▸ Text block:
In order to explain the relationship between discipline and obedience from a Montessori perspective, it would be useful define and compare the more common explanations of these terms with the interpretations of Maria Montessori. The development of the child within the Montessori setting and in particular the maturational development of discipline, obedience and the will shall then be discussed. In so doing, a very close and almost symbiotic relationship between all three will become apparent. Discipline is commonly thought of as something that is ‘done’ to a child in order to achieve obedience. It is seen as a form of control that implies a denial of freedom. According to oxforddictionaries.com, the definition of discipline is “the practice of training people to obey rules or a code of behaviour, using punishment to correct disobedience” (http://oxforddictionaries.com/definition /english/discipline, date accessed 25/11/2012). The definition of obedience is given as “compliance with an order, request, or law or submission to another’s authority” (http://oxforddictionaries.com/definition/english/obedience, date accessed 25/11/2012).
From a Montessori perspective, discipline is seen as a self-discipline, which evolves gradually. It is not something taught by instruction, controlled by rewards or punishments but is self-taught, “attained indirectly, that is by developing activity in spontaneous work” (Montessori, 2007b, p305). Similarly, Montessori describes obedience as a “normal human characteristic” (Montessori, 2007a, p234) and that this natural urge for obedience is a prerequisite for social life (Montessori, 1989). It is the child complying with his/her own will, rather than the will of somebody else (Montessori, 2004).

▸ Given material:
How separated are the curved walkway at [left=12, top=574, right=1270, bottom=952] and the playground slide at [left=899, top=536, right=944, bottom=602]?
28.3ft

▸ Tasks:
- a) Rewrite the paragraph of the text on discipline and obedience that begins "From a Montessori perspective" in shorter form, keeping its main facts.
- b) In the text on discipline and obedience, copy the passage from "From a Montessori perspective, discipline" up to and including "else (Montessori, 2004)." word for word.

▸ Replies:
- a) Montessori sees discipline as self-discipline that develops gradually. It is not taught by instruction or controlled by rewards and punishments. Instead, the child teaches it to themselves indirectly, through spontaneous work. She likewise calls obedience a normal human characteristic and a natural urge that social life requires. In this view, obedience means the child following their own will rather than someone else's.

- b)
From a Montessori perspective, discipline is seen as a self-discipline, which evolves gradually. It is not something taught by instruction, controlled by rewards or punishments but is self-taught, “attained indirectly, that is by developing activity in spontaneous work” (Montessori, 2007b, p305). Similarly, Montessori describes obedience as a “normal human characteristic” (Montessori, 2007a, p234) and that this natural urge for obedience is a prerequisite for social life (Montessori, 1989). It is the child complying with his/her own will, rather than the will of somebody else (Montessori, 2004).